4. Quels sont ses conseils pour les gens qui ont un souci avec le genre de naissance et se sentent dans le mauvais corps ?

En tout premier lieu, il faut déjà réussir à savoir s’accepter. En second lieu, il est préférable d’en parler au minimum avec la personne concernée.

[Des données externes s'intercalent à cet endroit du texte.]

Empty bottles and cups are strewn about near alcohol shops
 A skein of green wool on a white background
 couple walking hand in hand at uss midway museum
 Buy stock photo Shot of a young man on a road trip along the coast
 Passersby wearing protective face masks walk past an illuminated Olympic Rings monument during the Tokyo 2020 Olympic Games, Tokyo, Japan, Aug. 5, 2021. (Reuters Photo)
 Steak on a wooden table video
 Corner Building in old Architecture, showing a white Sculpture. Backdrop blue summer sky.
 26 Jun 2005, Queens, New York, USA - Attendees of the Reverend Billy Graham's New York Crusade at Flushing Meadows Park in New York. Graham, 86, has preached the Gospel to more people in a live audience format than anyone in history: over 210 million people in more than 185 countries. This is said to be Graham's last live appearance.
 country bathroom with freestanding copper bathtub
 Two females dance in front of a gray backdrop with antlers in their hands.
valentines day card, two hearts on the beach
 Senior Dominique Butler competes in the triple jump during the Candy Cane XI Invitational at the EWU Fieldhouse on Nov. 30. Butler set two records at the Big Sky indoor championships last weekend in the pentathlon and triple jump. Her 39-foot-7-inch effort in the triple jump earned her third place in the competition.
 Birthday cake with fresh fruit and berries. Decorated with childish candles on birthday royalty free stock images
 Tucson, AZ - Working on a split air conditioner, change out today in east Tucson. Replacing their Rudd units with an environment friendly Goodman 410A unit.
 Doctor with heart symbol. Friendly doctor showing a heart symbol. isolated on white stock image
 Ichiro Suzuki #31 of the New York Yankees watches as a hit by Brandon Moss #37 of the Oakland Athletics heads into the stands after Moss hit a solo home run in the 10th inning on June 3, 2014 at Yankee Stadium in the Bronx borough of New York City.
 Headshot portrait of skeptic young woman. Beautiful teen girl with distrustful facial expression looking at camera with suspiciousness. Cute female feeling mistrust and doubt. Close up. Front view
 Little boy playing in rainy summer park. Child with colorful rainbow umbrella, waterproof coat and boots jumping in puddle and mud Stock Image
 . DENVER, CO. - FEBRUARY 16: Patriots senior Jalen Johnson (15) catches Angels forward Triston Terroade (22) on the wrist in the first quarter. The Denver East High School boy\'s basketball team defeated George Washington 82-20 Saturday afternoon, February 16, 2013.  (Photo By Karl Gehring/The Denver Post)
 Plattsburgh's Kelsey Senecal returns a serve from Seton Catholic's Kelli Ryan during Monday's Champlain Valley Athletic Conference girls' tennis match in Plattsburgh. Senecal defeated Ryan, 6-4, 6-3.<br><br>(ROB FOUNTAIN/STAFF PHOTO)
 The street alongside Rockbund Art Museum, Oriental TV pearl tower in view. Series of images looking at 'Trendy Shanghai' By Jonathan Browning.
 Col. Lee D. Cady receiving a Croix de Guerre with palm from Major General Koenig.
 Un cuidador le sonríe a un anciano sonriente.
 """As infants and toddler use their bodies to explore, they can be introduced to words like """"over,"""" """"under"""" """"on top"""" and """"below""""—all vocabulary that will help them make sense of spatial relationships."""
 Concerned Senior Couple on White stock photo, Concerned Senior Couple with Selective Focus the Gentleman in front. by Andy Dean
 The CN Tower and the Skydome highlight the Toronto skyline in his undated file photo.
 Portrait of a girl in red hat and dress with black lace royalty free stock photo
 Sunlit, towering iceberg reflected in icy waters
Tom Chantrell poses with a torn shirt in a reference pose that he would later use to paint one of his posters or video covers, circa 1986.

Il faut ainsi réussir à accompagner la personne sans l’influencer afin de la laisser s’affirmer, sans que celle-ci ne soit seule ; il n’est en revanche pas recommandé de voir un spécialiste de la santé mentale pour le besoin, d’autant que dans le cadre de la transidentité, c’est aujourd’hui devenu inutile puisque l’attestation de dysphorie de genre ou d’incongruence n’est plus autorisée depuis Janvier 2022. En troisième lieu, en tout cas dans le cadre de ceux qui se sentent femmes, et ma connaissance de cause, faire appel potentiellement à une professionelle du make-up pour faire une belle transformation féminine, ne fut-ce qu’une journée, et là cela peut s’avérer très révélateur de ce qu’il souhaite être vraiment, soit rester travesti ou entamer une transition. Et enfin, ne surtout pas hésiter à leur dire : "Soyez fiers de l’homme ou de la femme que vous êtes car personne ne pourra le faire pour vous. »

5. Comment se passe ta vie amicale et affective ?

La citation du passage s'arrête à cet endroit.